And yes, I do mean he's the catalyst and I'm very deliberately declaring that he's not the impetus of the final 30% of GWTW.  I was going to say he was the impetus for what happens next, but then I turned to Google to get a precise definition of these words and I am firmly in the catalyst camp.

Impetus: the force or energy with which a body moves.

Catalyst:  a substance that increases the rate of a chemical reaction without itself undergoing any permanent chemical change.

Now, ain't that the truth? When Ashley moves to Atlanta, his very presence in town causes so many different things to boil over all at once.  Ashley is probably the most boring, stable chemical in MM's periodic table of character elements, but once you mix him in with Scarlett and Rhett and Frank and all the Reconstruction drama hanging over the entire state, things get real very quickly.  Ashley undergoes the smallest changes over the course of the novel and it's easy to think of him as little more than a rag doll of a man who gets pushed and prodded by whichever way the wind is blowing, but in truth he's the center of all the crazy shit and ugly feelings that happen from Gerald's funeral until the end of the novel.  And so many things could have been avoided if Ashley had the balls to be direct.  Sometimes in life we have to be like Iyanla Vanzant and "Call a Thing a Thing," even if our words make other people uncomfortable. Scarlett and Ashley's post-funeral conversation is awkward and difficult, but he needs to stop leading her on.  It was one thing when they were kids back in the first chapters of the novel, but this is getting ridiculous, isn't it?: 

"But...you could gradually buy the mill from me and it would be your own and then--" 

"Scarlett," he interrupted fiercely, "I tell you, no.  There are other reasons.

"What reasons?" 

"You know my reasons better than anyone in the world."

* MATERIAL PROVIDED *
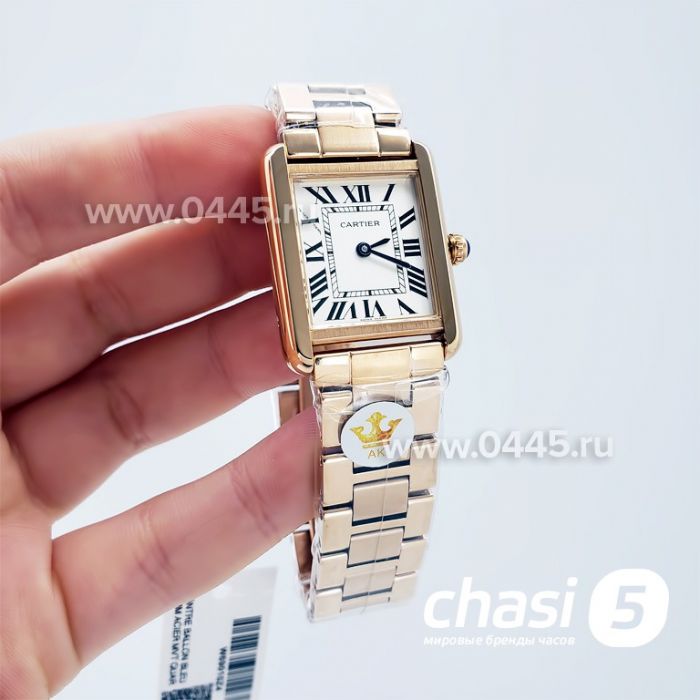 Часы Cartier Tank (18090)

* WHAT YOU ARE ASKED TO DO *
Rewrite the post on Ashley as a catalyst from "And yes, I do" to "the catalyst camp.", putting "a dictionary" in place of "Google".

* WRITTEN SOLUTION *
And yes, I do mean he's the catalyst and I'm very deliberately declaring that he's not the impetus of the final 30% of GWTW.  I was going to say he was the impetus for what happens next, but then I turned to a dictionary to get a precise definition of these words and I am firmly in the catalyst camp.